The law schools have no incentive to make the third year better- perhaps if "quality of third year" suddenly appeared as an important U.S. News variable, you would see innovative curriculum and renewed enthusiasm from the schools around the third year.
This isn't just about student aspirations- it's about what the law schools offer. They pretty much have you by third year and can provide you with a low quality experience. And yes, as a student you can make a chicken sandwich out of chicken droppings, but the schools provide chicken droppings. Why not a third year program, with more flexibility, but also more structure- it is the school's last chance to mold the students (and the school's reputation) before sending them into document production for the next five years.
Posted by: moussach | May 17, 2005 6:54:53 PM
Paul & Joe: I don't necessarily disagree that more education is bad; in fact, I personally believe more education is good. However, I also think that the third year experience isn't as idyllic as you make it out to be. In many instances, I don't think it is at all about more education at all; it's about more tuition.

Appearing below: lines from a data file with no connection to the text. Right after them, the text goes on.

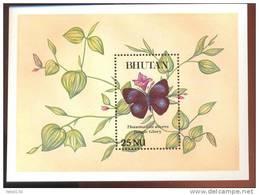 MINT NEVER HINGED SOUVENIR SHEET OF BUTTERFLIES JUNGLE GLORY (  BHUTAN  843 - Butterflies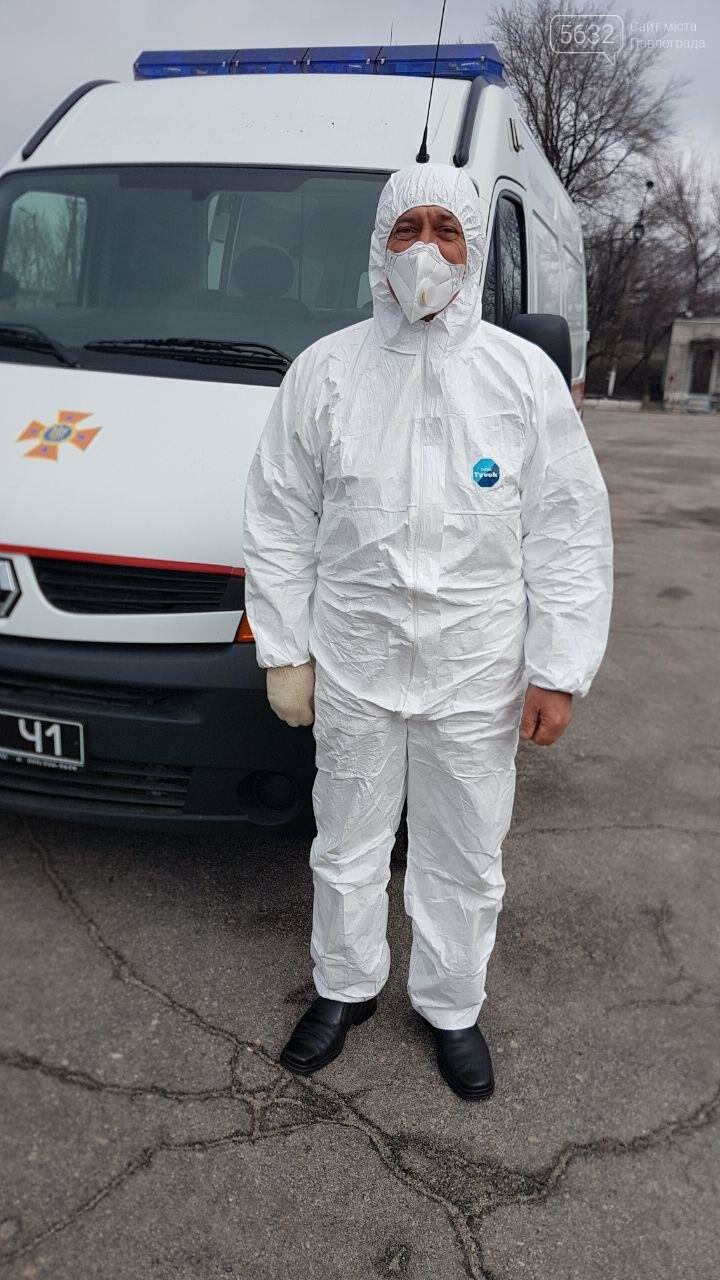 Спасатели области получили средства, которые помогут противодействовать коронавирусу, фото-1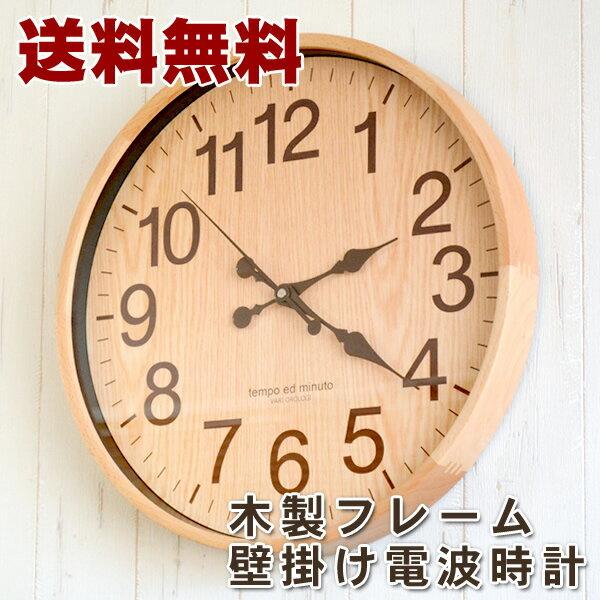 規格変更【送料無料】木製フレーム 電波壁掛け時計 15インチ 9018-2掛け時計 時計 掛時計 壁掛け 電波 電波時計 壁掛け時計 おしゃれ 木製電波掛け時計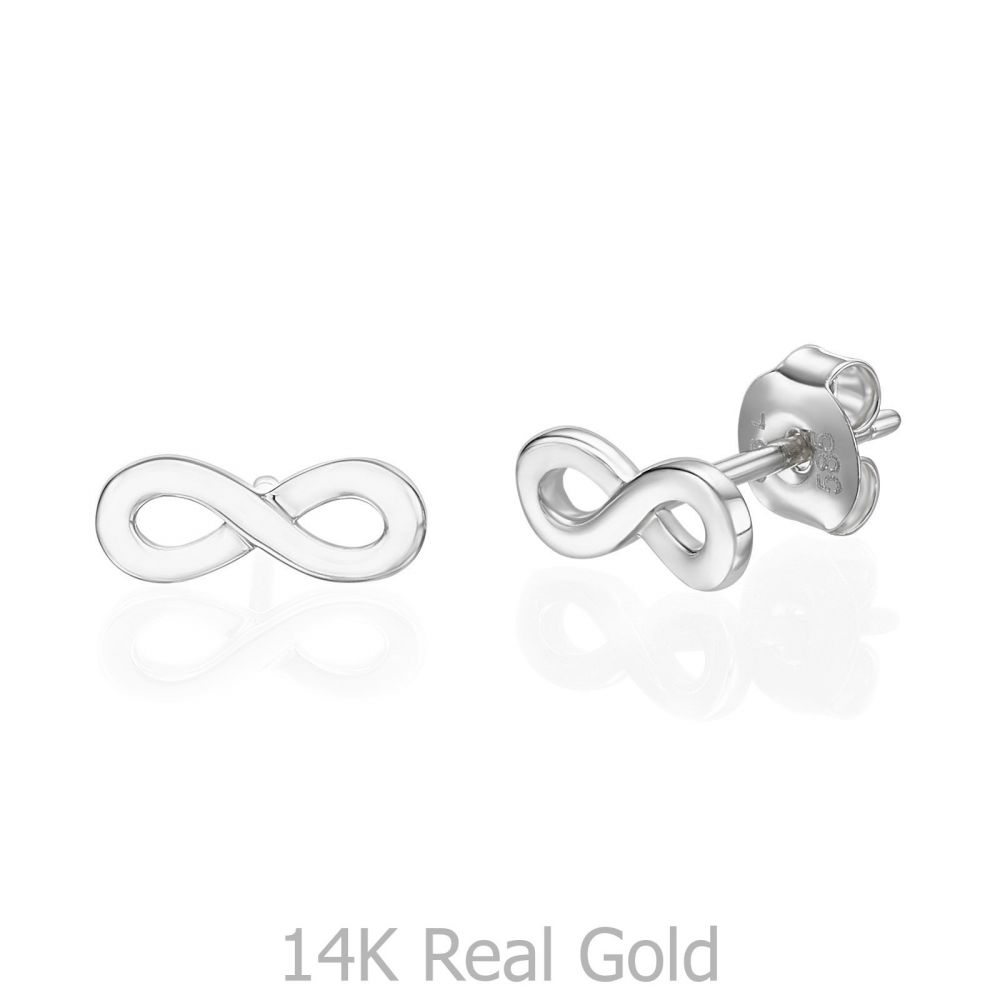 Gold Earrings | 14K White Gold Women's Stud Earrings -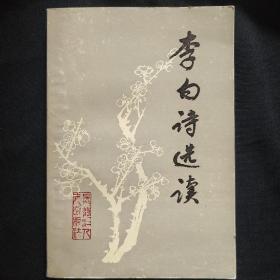 《李白诗选读》李晖著 大32开 黑龙江人民出版社 收藏品相 私藏 基本全新 书品如图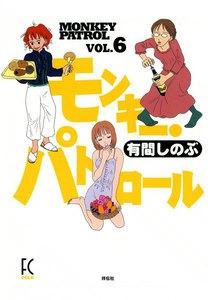 モンキー・パトロール (6) 電子書籍版
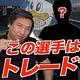 里崎智也氏がYouTube動画で語る ロッテ・DeNAからトレードに出すべき選手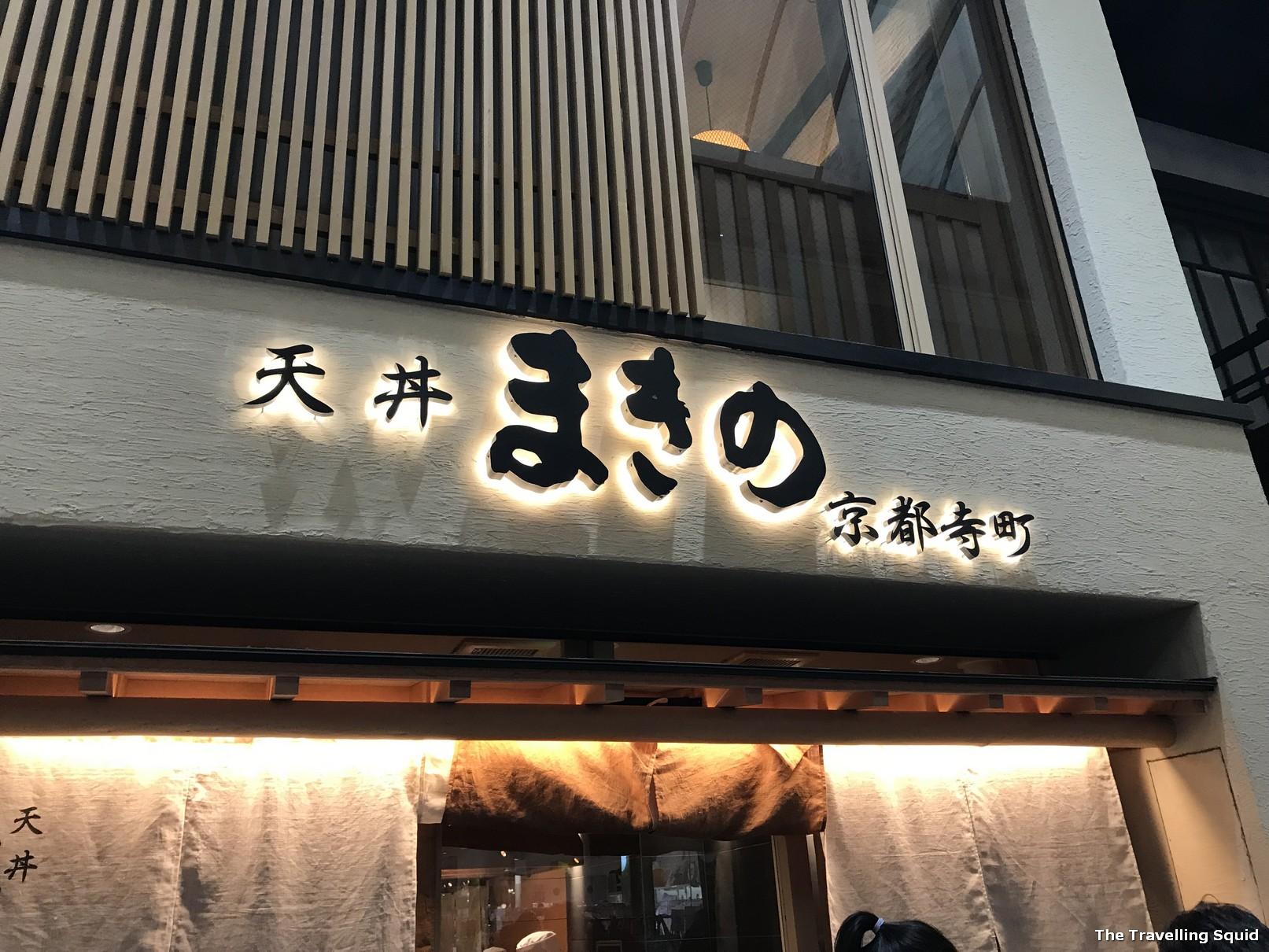 Tendon Makino Kyoto Teramachi in Kyoto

Additionally, I don't really support making the third year optional; I advocate eliminating it entirely. I understand this is not necessarily compatible with the current state of affairs, but we're day-dreaming anyway. I think we should refocus the JD in the shape of an LLB, with the "option" of continuing the educational/scholarship/advanced learning (whatever you want to call it) through LLMs (or MA/MS) and PhD work. That doesn't devalue an optional third year, it encourages advanced degrees. And it doesn't penalize those who stop after a JD with nothing more than job aspirations. It's a model that virtually every other field of study follows: what makes law so special? Nothing, if you ask me.
I don't want to beat a dead horse, but aside from idealism, you haven't really presented any reason why a JD should be treated so radically different than an MBA. Or am I misunderstanding? Would you advocate that there should be a third year added to a typical MBA curriculum? Why not make a law degree four, under your reasoning?

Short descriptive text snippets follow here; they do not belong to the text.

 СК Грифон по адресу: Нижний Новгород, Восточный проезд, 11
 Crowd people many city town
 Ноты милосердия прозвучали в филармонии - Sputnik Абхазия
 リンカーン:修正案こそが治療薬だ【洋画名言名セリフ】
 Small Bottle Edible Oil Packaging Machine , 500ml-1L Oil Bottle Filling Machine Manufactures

Posted by: Dave! | May 17, 2005 5:46:27 PM
If we conflate this discussion with a discussion about the work of lawyers and whether it is good work, fulfilling, etc., we'll miss the point.
Refocus: in order to be a lawyer, we require three years of law school to join our guild. Remember that it is a guild. The third year has served as an additional barrier to entry. It is true that the bar exam no longer holds that edge- I could take a reasonably intelligent high school junior, give them BAR-BRI Plus and they could pass.
The third year does one thing that I will concede helps the profession- it makes people age one more year before entering.
If we want to give people time off to reflect before descending into hell, why charge them thousands of dollars to do it? Make being a lawyer like buying a gun- in order to do it, study it first and then put in a waiting period before use of the license.
Law schools will not financially suffer from dropping the third year- they will first assess the impact on operations and then raise tuition to get them back to where they were with the 3 year program. They've got great business models.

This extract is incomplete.